First let me give you all a laugh,
I'm poor. So I don't have a test kit. Likely will eventually but not soon. I have only had one problem that made me buy a test kit(single for Kh) when
my plants stopped growing. Fixed that. I had little hair like things growing from my plants but the plants themselves were not growing...low Kh.
But now I just put one RCS onto my just started tank, cycled/w Safe Start differently than the instructions say cause there are no fish yet.
Anyway it's been up a week, running bio-filter/heater/light a few plants and a piece of driftwood complete/w two kinds of algae. 
But since I put the RCS in there about three hrs ago he has not stopped swimming around the tank. Not normal. This tank now has two nickle size
freshwater clams/ephippia, daphnia eggs(water flee)/Fairy Shrimp eggs and two RCS in it plus the plants. Guess I should say it's a ten gal.
Anyone on here that has seen RCS act this way please let me know if it's just because of a new environment. The first RCS I put in was tiny and
just by accident as I was transferring the driftwood he came/w it in the moss/algae. Haven't seen him since, likely won't till he gets bigger so I
didn't get to see how he acted. Don't want more than one after the last tank full. No breeding allowed !! LOL...


----------



## Gizmo (Dec 6, 2010)

My RCS zip around the aquarium all the time. Males do it more often than not, hunting for females to knock up.
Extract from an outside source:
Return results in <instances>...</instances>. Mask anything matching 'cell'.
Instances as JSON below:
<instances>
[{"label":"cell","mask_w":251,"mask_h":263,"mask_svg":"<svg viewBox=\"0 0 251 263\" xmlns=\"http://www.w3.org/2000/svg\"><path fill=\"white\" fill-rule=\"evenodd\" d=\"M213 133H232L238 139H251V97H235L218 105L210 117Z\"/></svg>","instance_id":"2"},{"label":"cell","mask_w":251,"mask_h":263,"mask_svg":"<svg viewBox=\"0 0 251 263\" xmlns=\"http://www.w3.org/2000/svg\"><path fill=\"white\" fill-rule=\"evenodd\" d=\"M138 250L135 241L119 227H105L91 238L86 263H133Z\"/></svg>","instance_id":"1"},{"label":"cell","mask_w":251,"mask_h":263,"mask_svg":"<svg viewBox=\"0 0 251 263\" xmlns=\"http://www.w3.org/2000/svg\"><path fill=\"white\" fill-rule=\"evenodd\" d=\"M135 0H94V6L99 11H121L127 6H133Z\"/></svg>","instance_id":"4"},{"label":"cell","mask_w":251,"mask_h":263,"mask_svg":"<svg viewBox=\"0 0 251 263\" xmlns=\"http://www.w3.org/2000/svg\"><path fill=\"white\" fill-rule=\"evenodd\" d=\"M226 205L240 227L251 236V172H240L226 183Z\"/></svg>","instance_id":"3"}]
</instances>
You'll know your shrimp are distressed if their color fades. Males are a lighter, more transparent red normally but your females should be as red as little cooked lobsters, normally. Also look for chalky whiteness on their exoskeletons; means they are getting ready to molt. Dosing a few drops of iodine will help them molt, if you care to help them out.


----------



## Raymond S. (Jan 11, 2013)

He's about half growed but that don't mean it's not from what you said. He also calmed down a bit. Now instead of continuous it's from corner to corner
with a brief stop at each place. Thought he'd run out of energy sooner or later but 3 hrs none stop ? If you have that many you've seen what I have.
A mutation happened a couple of months after I first got them. Now there are some normal color but there are two distinctly different color variations
also. One that has a lighter red strip down the back. And one that has lost color on most of each scale except the rear edge of it giving it the apearance 
of a tiger except that it is red and clear. 
Aquarium Gallery - mutant color on RCS
It's one of those that I put in the new tank. Might try to save one of the crown type but don't really want another heard of them in this tank as the 
result of breeding.


----------



## Gizmo (Dec 6, 2010)

Looks like a bunch of males and females. Might want to get some iodine - the females look ready to molt.


----------



## Sherry (Nov 22, 2011)

My RCS look exactly like that during feeding time. I love my rcs, wonderful creatures. Just found baby shrimplets yesterday. I must be doing something right.


----------